Промелькнуло в его глазах что-то настоящее, похожее на правду, промелькнуло на миг, и блеснули слёзы.

– Далеко тебе ещё до человека, ох как далеко, – вздохнула тётя Тоня, – и до Маши далеко, дойдёшь ли? Сил-то хватит с пути не свернуть?

– Дойду! – тряхнул гривой Грид.

– Вот потом и поговорим. А пока – не тронь!

– Иди отсюда, защитница, сам разберусь!

Но после этого разговора он исчез, и больше около Маши его никто не видел. Тётя Тоня, зная настырный нрав парня, со дня на день ожидала, что он объявится, но даже и она ждать перестала.

А Маша надеялась, что он зайдёт в школу или на улице её встретит, но пропал куда-то Грид – как в воду канул.

Пролетели зимние каникулы, а с ними и остаток января мелькнул – как один день.
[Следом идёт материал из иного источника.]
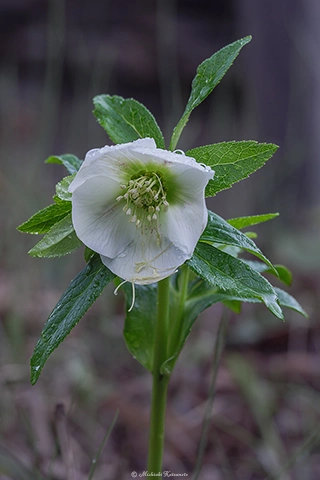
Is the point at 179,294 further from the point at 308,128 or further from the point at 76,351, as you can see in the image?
the point at 308,128

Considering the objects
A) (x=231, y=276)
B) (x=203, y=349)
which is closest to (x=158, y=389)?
(x=231, y=276)

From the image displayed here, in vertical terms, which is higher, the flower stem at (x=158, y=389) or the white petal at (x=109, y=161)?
the white petal at (x=109, y=161)

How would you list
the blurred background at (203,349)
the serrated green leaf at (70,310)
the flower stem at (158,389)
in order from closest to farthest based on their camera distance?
the serrated green leaf at (70,310) → the flower stem at (158,389) → the blurred background at (203,349)

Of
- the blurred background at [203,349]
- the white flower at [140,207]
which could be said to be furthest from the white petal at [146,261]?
the blurred background at [203,349]

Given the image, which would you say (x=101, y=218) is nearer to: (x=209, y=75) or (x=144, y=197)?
(x=144, y=197)

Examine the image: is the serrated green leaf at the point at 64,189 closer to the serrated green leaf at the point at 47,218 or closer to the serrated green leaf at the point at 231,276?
the serrated green leaf at the point at 47,218

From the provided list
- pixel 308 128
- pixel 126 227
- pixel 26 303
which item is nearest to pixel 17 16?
pixel 308 128

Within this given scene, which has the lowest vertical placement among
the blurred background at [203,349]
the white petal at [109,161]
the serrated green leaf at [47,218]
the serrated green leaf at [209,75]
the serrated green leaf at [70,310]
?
the blurred background at [203,349]

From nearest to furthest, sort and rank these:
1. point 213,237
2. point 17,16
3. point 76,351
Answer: point 213,237
point 76,351
point 17,16
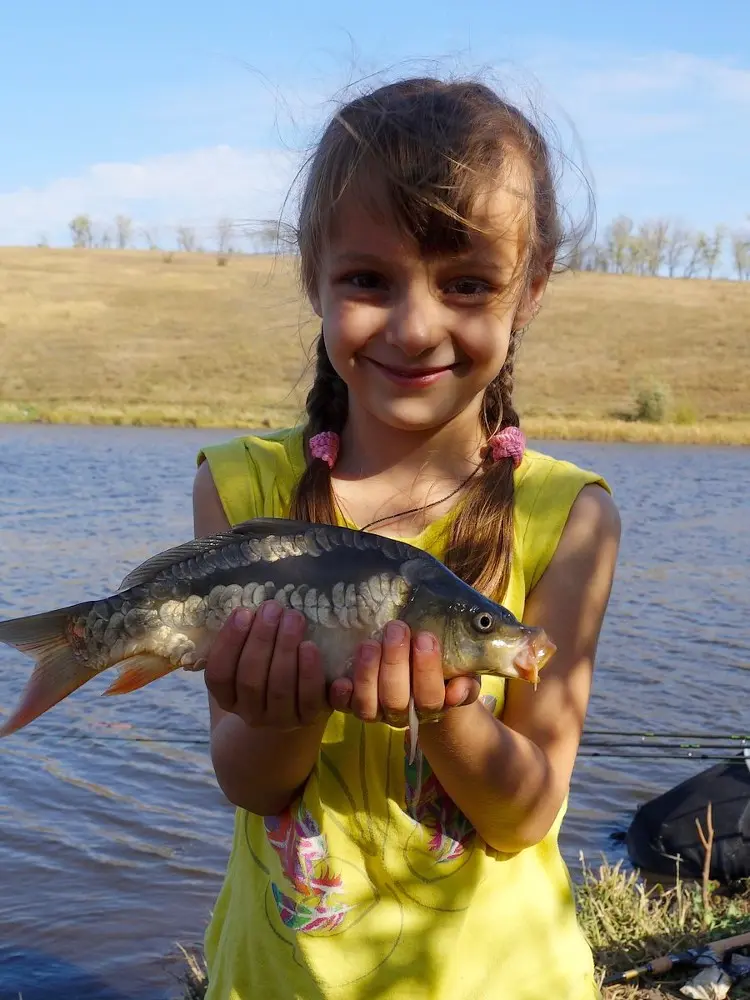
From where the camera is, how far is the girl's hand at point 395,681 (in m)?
1.88

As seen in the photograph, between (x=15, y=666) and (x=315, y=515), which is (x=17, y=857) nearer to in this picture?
(x=15, y=666)

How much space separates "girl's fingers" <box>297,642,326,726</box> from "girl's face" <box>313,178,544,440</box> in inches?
23.4

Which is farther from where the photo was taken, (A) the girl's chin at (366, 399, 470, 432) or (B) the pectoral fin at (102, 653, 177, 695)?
(A) the girl's chin at (366, 399, 470, 432)

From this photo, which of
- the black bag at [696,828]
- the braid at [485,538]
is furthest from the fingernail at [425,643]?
the black bag at [696,828]

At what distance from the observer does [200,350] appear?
181 feet

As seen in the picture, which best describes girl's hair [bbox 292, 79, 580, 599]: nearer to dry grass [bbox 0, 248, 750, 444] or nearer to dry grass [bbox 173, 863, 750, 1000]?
dry grass [bbox 173, 863, 750, 1000]

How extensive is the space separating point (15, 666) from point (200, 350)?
153ft

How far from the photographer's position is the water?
5.70 metres

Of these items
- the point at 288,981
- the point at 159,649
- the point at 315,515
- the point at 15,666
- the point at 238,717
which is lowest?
the point at 15,666

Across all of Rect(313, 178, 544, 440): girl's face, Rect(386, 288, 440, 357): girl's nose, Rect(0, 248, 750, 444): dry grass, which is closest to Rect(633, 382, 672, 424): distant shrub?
Rect(0, 248, 750, 444): dry grass

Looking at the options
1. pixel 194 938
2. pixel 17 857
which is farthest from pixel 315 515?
pixel 17 857

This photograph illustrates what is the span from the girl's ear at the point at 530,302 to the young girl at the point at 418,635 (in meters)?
0.03

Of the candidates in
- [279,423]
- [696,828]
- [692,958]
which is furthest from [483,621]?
[279,423]

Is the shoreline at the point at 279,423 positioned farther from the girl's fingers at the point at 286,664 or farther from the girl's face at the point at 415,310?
the girl's fingers at the point at 286,664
Прошёл февраль. Зима шла на убыль, всё жарче пригревало днём солнце, все темнее становился снег. А когда подули тёплые ветра, разрывая в клочья снежное зимнее покрывало, обнажились чёрные, влажные островки сонной земли – проталины. И сразу появились важные, большие, тёмные грачи…

Они расхаживали по проталинам, раскланиваясь друг с дружкой, – не виделись целую зиму, соскучились.

Маша часто просыпалась по ночам… Откуда-то, словно из прошлой жизни, доносилось:

«…весной в гости приезжай, подснежников здесь видимо-невидимо!» Плакала, и сама себе не могла признаться в том, что тоскует без диковатых карих глаз с золотыми искорками.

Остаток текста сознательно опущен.